Tapi karena saingan di Lyon ketat, dia pindah ke Nice buat dapet menit main. Di sana dia mulai:
- Cetak gol rutin
- Tunjukin speed dan kemampuan duel udara
- Masuk radar klub-klub besar
Marseille dan Era Top Form
Tahun 2010, Rémy gabung ke Olympique Marseille. Di sinilah dia mulai dikenal luas:
- Jadi top skor tim
- Bantu tim bersaing di Ligue 1 dan Eropa
- Cetak gol-gol penting di Champions League
Dia dikenal karena:
- Lari diagonal ke kotak penalti
- Finishing kaki kanan maupun kiri
- Jago duel udara meski gak super tinggi
Premier League: QPR, Newcastle, Chelsea
Tahun 2013, Rémy pindah ke Inggris:
QPR (Queens Park Rangers):
- Jadi top skor klub
- Tetap produktif meski tim lagi struggling
Newcastle United (loan):
- Cetak 14 gol dalam satu musim
- Jadi andalan Alan Pardew
- Dikenang sebagai salah satu pinjaman paling sukses
Chelsea:
- Jadi pelapis Diego Costa
- Cetak beberapa gol penting dari bangku cadangan
- Juara Premier League 2014/15
Meski gak selalu jadi starter, dia tetap nunjukin level yang stabil.
Petualangan Eropa Lain: Crystal Palace, Las Palmas, Lille
Setelah Chelsea, Rémy sempat main di:
- Crystal Palace (minim menit karena cedera)
- Las Palmas (La Liga)
- Lille (kembali gacor dan cetak 14 gol di satu musim)
Di Lille, dia sempat duet bareng pemain muda kayak Osimhen dan Ikoné. Meski udah lewat puncak karier, dia masih bisa bersaing.
Fenerbahce & Karier Akhir
Rémy sempat main di Fenerbahce (Turki), lalu berlabuh di klub-klub Prancis dan Yunani untuk menutup karier:
- Bantu tim promosi
- Jadi mentor buat pemain muda
Meski gak lagi di spotlight, dia tetap profesional dan bawa pengalaman besar.
Timnas Prancis: Dapat Panggilan di Era Padat
Rémy sempat tampil untuk Timnas Prancis antara 2009–2014:
- 31 caps – 7 gol
- Ikut Piala Dunia 2014
Tapi karena era striker Prancis dipenuhi nama besar (Benzema, Giroud, Gignac), dia jarang starter.

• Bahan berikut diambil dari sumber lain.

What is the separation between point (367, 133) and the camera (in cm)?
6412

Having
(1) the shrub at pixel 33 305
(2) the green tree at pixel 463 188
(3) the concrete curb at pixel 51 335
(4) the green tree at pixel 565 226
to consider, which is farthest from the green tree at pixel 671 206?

Gaya Main: Finisher Cepat, Penembus Lini Belakang
Loïc Rémy adalah striker yang:
- Cocok buat sistem counter-attack
- Punya kecepatan eksplosif
- Bisa main sebagai striker tunggal atau second striker
Kelebihan:
- Finishing klinis
- Mobilitas tinggi
- Selalu siap eksploitasi ruang
Kekurangan:
- Rentan cedera
- Kadang inkonsisten dalam positioning
Statistik Karier (hingga 2023)
- Marseille: 111 laga – 42 gol
- Newcastle United: 26 laga – 14 gol
- Chelsea: 32 laga – 8 gol
- Timnas Prancis: 31 caps – 7 gol
Kesimpulan: Loïc Rémy, Striker yang Gak Ribut Tapi Selalu Siap Nyetak
Loïc Rémy mungkin bukan nama yang sering muncul di papan top skor, tapi dia selalu efektif dan berbahaya. Kariernya menunjukkan betapa pentingnya punya striker yang bisa adaptif dan selalu siap tampil maksimal saat dipanggil.
Buat fans Newcastle, QPR, atau Marseille — nama Rémy pasti punya tempat spesial.